OBJECTIVE A: In the parenting excerpt, how old are the two younger sisters?

EXCERPTED PASSAGE:
::::::::::
Revenge is a dish best eaten cold”
    ~Old Chinese Proverb

I was just informed by my thirteen year old that I’m not cool. Although this came as no surprise to me, as I have suspected as much for the past 10 years or so, I discovered that I’m also the cause of her friends being freaked out and for her not having an active social life. She didn’t actually say ‘active social life’ as that would not sound cool. She used different words, but the meaning is the same. All roads uncool lead to me, her mother. The reason for her most recent boundary testing is the fact that I won’t let her have a boy in her room with the door closed. The very fact that I’ve let a boy IN her room at all has made my Father nearly apoplectic.

I only allow this because we don’t have a family room. If we did I would let her take her friends in there to watch their DVD’s and listen to their music. I believe that at 13 she should be able to entertain her friends without having them climbed upon by her six-year-old and three year old sisters. If they were to be in the living room or the kitchen, the being-climbed-upon part is a virtual certainty. Oh, and the boy is just a friend. Mm—hm. So was my current husband until he wasn’t just a friend. Hence my open-door policy.
::::::::::
EXTRACTED ENTRIES:
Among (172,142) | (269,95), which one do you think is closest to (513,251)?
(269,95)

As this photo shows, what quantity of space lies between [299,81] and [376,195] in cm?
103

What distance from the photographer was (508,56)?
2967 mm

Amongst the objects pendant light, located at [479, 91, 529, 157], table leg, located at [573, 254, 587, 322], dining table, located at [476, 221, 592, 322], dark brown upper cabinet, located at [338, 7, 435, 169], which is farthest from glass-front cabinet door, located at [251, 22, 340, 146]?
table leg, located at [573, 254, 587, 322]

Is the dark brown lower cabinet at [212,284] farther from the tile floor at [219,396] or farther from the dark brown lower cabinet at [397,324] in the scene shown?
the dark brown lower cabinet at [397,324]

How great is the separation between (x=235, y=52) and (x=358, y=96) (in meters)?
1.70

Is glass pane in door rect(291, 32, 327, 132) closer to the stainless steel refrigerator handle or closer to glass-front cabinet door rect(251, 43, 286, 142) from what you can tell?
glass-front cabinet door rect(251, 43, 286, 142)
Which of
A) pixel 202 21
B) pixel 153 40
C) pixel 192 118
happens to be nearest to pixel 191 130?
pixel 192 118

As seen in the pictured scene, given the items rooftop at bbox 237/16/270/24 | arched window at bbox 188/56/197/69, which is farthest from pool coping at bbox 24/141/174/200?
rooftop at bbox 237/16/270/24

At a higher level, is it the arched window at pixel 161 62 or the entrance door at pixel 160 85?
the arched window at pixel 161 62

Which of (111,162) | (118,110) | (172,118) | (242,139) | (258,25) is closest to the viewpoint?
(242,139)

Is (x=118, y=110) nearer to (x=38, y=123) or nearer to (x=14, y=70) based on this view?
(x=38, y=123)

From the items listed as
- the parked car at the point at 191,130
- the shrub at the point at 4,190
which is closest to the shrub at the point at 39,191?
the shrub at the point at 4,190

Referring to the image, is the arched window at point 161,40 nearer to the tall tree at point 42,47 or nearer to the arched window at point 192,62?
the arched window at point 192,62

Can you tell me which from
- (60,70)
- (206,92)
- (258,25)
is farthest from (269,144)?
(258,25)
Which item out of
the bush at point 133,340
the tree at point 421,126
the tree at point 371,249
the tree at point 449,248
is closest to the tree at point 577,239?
::::::::::
OBJECTIVE B: Turn the lines of the records from the one holding "Which item out of" through the end of the records, inclusive, into a numbered list, and leave out any blank lines.

REPLY A: Six and three years old.

REPLY B:
1. Which item out of
2. the bush at point 133,340
3. the tree at point 421,126
4. the tree at point 371,249
5. the tree at point 449,248
6. is closest to the tree at point 577,239?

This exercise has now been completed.